ASSIGNMENT => Restate word for word the entries below, starting at the line with "DELIGHT Lustra led" and ending at the line with "Achterkant van 2012/2". Keep both end lines and omit the pictures.

DATA SUPPLIED =>
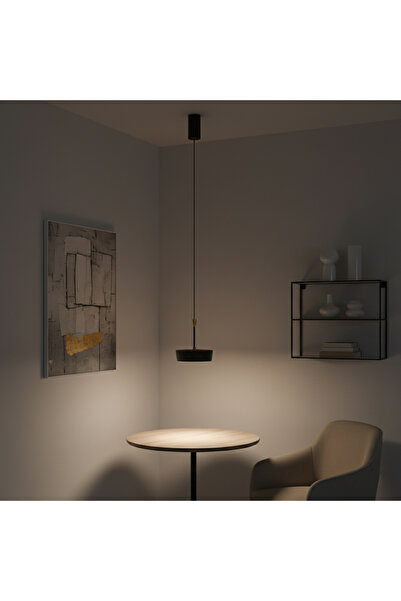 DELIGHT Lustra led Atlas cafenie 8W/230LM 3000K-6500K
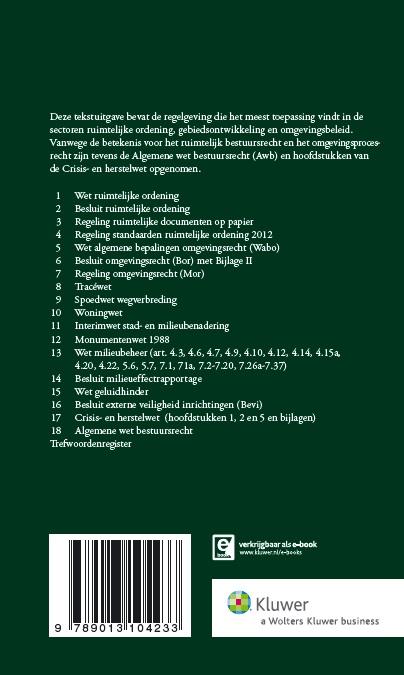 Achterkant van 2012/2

---

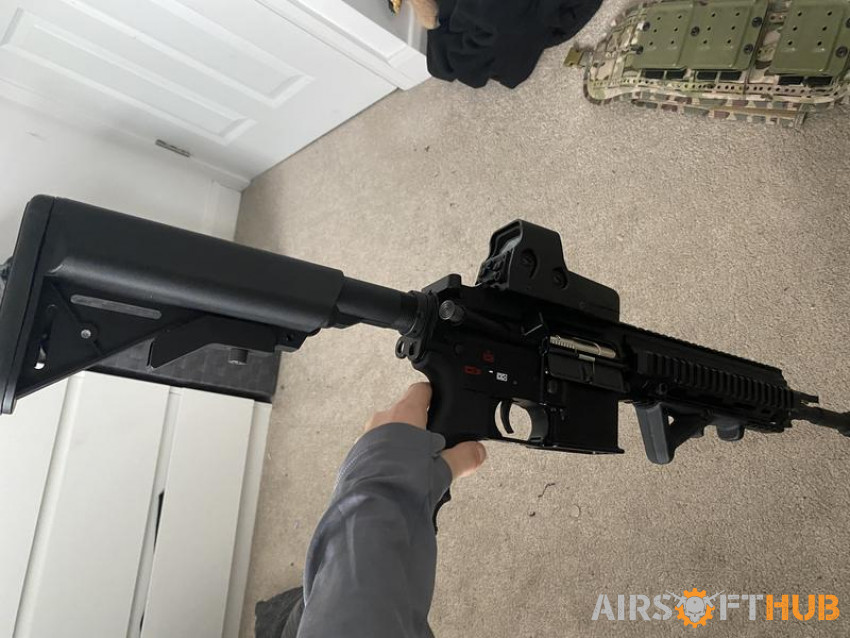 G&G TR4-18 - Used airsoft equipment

EXERCISE OUTPUT =>
 DELIGHT Lustra led Atlas cafenie 8W/230LM 3000K-6500K
 Achterkant van 2012/2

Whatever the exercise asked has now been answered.